A 40-page report, “An Agenda for Action: Alternative Processes for Negotiating a Killer Robots Treaty”, jointly published by HRW and the Harvard Law School International Human Rights Clinic, said countries initiate a treaty-making process based on past humanitarian disarmament models, such as for the treaty banning cluster munitions.
Automated weapons can include things such as self-driving tanks, surveillance drones with AI-enabled image recognition or unmanned underwater vehicles that operate in swarms, as well as many other technologies. The weapons can be deployed with little or no human oversight.
The report said India and Russia, as well as Australia, China, Iran, Israel, South Korea, Turkey, the United Kingdom and the United States, are investing heavily in the military applications of artificial intelligence and related technologies to develop air, land, and sea-based autonomous weapons systems.
International talks on concerns about lethal autonomous weapons systems have taken place since 2014, under the United Nations' Convention on Certain Conventional Weapons (CCW), although no treaty has been formed.
Countries will reconvene at the UN in Geneva next week, for an annual meeting, but there is no indication they will agree to negotiate a new legally binding instrument via the CCW in 2023 or in the near future.

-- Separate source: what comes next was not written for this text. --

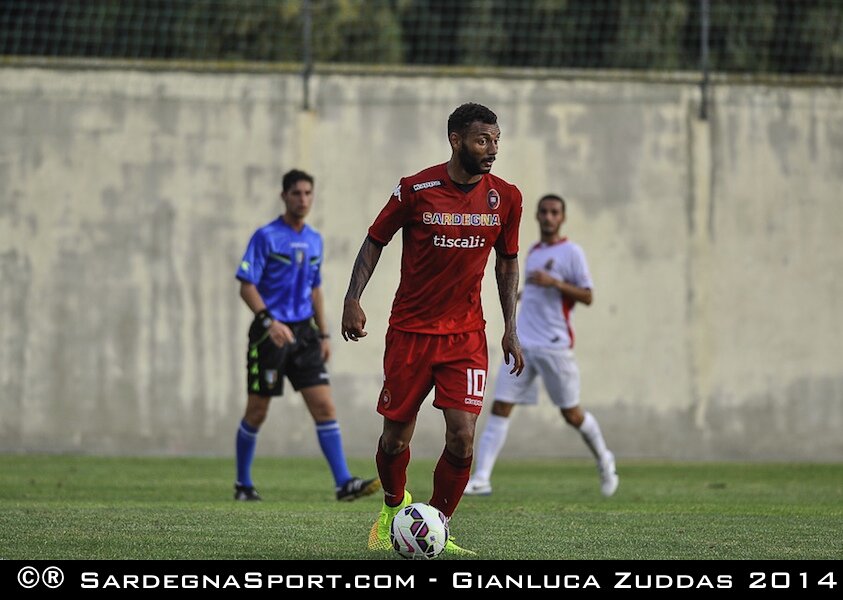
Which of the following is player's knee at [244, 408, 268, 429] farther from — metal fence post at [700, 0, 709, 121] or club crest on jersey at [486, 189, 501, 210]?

HRW said the main reason for the lack of progress under the CCW was its member countries rely on a consensus approach to decision making, which means a single country can reject a proposal, even if every other country agrees to it.

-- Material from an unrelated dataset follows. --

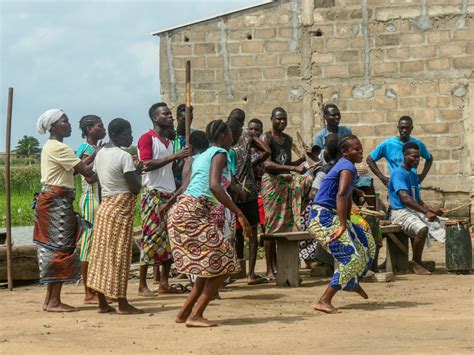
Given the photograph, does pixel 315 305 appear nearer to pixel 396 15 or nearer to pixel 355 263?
pixel 355 263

A handful of major military powers have repeatedly blocked proposals to move to negotiations, notably India and Russia over the past year. Both countries also attempted to block non-governmental organisations from participating in discussions in 2022.
“A new international treaty that addresses autonomous weapons systems needs a more appropriate forum for negotiations,” said Bonnie Docherty, senior arms researcher at HRW, associate director of armed conflict and civilian protection at the Harvard Human Rights Clinic, and lead author of the report.
“There’s ample precedent to show that an alternative process to create legal rules on killer robots is viable and desirable, and countries need to act now to keep pace with technological developments.”
More than 70 countries, as well as non-governmental organisations and the International Committee of the Red Cross, have said they regard a new treaty with prohibitions and restrictions as “necessary, urgent, and achievable”.
United Nations Secretary-General António Guterres called for “internationally agreed limits” on weapons systems that could, by themselves, target and attack human beings, describing such weapons as “morally repugnant and politically unacceptable”.
Ms Docherty said: “The longer the killer robots’ issue stays stuck in the current forum, the more time developers of autonomous weapons systems have to hone new technologies and achieve commercial viability."
She added: "A new treaty would help stem arms races and avoid proliferation by stigmatising the removal of human control.”